Confused by difference between expression inside if and expression outside if


Context:

I want to verify the fact that under 32-bits, Ox8000 0000 - 1 = Ox7FFF FFFF, so if both of them are interpreted as signed integers, the sign will change from negative to positive.

Here goes the first version:

#include <stdio.h>

int main() {
    int x = 0x80000000;
    printf("x's value is Ox%x, representing integer %d\n", x, x);
    if (x - 1 > 0)
        printf("Ox%x - 1 > 0\n", x);
    else
        printf("Ox%x - 1 = Ox%x, which reprensents %d\n", x, x-1, x-1);
    return 0;
}

Run it I get:

x's value is Ox80000000, representing integer -2147483648
Ox80000000 - 1 = Ox7fffffff, which reprensents 2147483647

From the second print info x - 1 > 0, but the statement inside if isn't run, which means that x - 1 < 0, which contradicts.

Then I made the second version:

#include <stdio.h>

int main() {
    int x = 0x80000000;
    printf("x's value is Ox%x, representing integer %d\n", x, x);
    int y =  x - 1;
    if (y > 0)
        printf("Ox%x - 1 > 0\n", x);
    else
        printf("Ox%x - 1 = Ox%x, which reprensents %d\n", x, x-1, x-1);
    return 0;
}

This time the program run as expected:

x's value is Ox80000000, representing integer -2147483648
Ox80000000 - 1 > 0

Question:

I don't see what's the difference.
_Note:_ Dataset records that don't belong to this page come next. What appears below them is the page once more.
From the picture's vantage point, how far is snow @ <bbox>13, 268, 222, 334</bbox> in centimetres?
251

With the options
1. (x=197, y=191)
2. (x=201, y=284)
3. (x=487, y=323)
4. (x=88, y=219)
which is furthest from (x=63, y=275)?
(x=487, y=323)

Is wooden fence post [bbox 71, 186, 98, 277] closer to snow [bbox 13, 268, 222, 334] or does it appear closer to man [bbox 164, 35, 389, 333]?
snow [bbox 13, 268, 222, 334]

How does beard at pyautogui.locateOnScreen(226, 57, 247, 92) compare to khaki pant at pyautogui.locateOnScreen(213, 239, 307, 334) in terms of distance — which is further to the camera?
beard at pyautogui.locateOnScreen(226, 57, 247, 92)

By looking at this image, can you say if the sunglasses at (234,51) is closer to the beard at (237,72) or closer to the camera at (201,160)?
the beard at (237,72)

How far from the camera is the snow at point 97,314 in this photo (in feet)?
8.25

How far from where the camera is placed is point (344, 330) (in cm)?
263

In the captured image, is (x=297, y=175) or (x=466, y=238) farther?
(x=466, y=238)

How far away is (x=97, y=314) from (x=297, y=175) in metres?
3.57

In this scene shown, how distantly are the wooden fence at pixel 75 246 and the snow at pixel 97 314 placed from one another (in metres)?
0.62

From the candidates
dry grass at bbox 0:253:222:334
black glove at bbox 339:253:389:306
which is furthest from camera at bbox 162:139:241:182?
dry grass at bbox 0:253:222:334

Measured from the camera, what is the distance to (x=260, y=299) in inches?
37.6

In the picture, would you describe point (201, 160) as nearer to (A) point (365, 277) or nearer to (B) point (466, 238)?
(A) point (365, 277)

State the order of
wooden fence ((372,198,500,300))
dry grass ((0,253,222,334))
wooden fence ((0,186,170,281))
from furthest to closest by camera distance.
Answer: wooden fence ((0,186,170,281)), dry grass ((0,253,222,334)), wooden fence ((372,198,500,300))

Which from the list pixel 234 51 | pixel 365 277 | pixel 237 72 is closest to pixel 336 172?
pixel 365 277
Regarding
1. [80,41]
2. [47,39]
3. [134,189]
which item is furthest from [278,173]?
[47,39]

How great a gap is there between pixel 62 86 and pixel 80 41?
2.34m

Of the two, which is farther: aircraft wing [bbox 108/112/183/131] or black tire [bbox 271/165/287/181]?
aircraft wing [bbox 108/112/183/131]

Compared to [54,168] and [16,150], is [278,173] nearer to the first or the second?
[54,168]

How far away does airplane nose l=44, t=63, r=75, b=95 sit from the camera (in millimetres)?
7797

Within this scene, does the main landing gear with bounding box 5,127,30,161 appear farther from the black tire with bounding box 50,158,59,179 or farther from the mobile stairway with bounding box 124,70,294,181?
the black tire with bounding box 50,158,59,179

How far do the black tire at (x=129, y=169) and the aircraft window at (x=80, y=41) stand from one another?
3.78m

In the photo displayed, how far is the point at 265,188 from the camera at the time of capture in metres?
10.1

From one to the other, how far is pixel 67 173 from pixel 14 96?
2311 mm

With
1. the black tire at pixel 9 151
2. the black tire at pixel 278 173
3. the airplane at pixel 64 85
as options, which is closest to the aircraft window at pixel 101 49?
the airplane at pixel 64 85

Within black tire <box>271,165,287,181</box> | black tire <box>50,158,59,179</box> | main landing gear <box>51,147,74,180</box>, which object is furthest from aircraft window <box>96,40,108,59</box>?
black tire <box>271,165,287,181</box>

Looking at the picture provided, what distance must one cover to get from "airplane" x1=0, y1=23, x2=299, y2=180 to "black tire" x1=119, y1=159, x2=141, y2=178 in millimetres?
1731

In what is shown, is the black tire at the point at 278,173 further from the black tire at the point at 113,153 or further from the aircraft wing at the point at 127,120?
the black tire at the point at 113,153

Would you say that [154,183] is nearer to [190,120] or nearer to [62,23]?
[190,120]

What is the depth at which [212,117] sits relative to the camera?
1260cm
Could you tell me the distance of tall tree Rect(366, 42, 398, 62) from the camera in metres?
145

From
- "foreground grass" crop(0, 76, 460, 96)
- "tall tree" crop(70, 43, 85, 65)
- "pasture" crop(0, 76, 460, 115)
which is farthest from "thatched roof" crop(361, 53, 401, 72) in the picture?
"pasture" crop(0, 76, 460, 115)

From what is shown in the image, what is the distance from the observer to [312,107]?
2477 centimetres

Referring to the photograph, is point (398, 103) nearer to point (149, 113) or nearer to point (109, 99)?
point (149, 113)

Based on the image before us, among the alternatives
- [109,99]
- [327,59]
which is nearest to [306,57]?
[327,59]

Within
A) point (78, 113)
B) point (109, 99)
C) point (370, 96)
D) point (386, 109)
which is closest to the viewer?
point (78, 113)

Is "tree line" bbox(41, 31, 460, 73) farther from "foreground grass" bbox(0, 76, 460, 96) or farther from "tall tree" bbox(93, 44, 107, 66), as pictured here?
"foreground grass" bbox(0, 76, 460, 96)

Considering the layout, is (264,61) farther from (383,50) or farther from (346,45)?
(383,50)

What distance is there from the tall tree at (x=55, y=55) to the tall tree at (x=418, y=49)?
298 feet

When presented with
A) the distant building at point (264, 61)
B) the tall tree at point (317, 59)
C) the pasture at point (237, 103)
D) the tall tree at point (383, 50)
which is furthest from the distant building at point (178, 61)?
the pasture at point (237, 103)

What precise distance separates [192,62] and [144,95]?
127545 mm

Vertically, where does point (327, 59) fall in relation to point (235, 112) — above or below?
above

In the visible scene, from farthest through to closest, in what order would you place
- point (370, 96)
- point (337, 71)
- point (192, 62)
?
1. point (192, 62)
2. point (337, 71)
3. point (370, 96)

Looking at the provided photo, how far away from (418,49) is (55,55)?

From my understanding, if (x - 1 > 0) first calculate x - 1 then compare it to 0.

I am using gcc (Ubuntu 11.4.0-1ubuntu1~22.04) 11.4.0


Solution

  • Signed over/underflow is undefined behavior, meaning that anything can happen and we can't assume any particular outcome. The flaw in your reasoning is "as expected" - nothing is expected here.

    Analyzing how we ended up in one particular behavior out of multiple possible isn't often very meaningful, but sure we can do that...

    In this case, while running your code in gcc with maximum optimization, the first code results in this:

    • The value -2147483648 is pre-loaded into registers then printed with the first printf.
    • The if never happens but is optimized out since the compiler can predict it.
    • Since a negative signed number in C can never become positive by subtracting from it (since that would invoke undefined behavior), the compiler is free to assume that any expression x - 1 where x is known to be negative can never be > 0.
    • Therefore the else branch is taken and 2147483647 is pre-loaded into registers for the second printf and printed along with -2147483648.

    In the second example:

    • The value -2147483648 is pre-loaded into registers then printed with the first printf.

    • int y = x - 1; never happens, nor does the if, all of it optimized away.

    • Now the compiler can't just assume "this can never be positive" but it has to consider some sort of value getting loaded into y, because the optimizing code must behave similar to storing a value inside an int and then comparing the result with > 0. Storing a value is a side effect and a compiler is only allowed to optimize out side effects if it can deduct that such an optimization doesn't change the way the code behaves. (Which is kind of silly here since there is no expected behavior.)

    • So it takes the first branch because apparently on this particular attempt on this particular system, an underflow resulted in wrap-around behavior.

    So by analyzing the code we learnt basically nothing of value except that code without bugs is good and relying on undefined behavior is bad. Since small tweaks to the code with undefined behavior could result in a completely different outcome.


    Note that assigning 0x80000000 to a 32 bit int is an unsigned to signed conversion, which is compiler specific. This is because hex literals that can't fit inside an int are given the type unsigned int, if they can fit there. Which is the case here.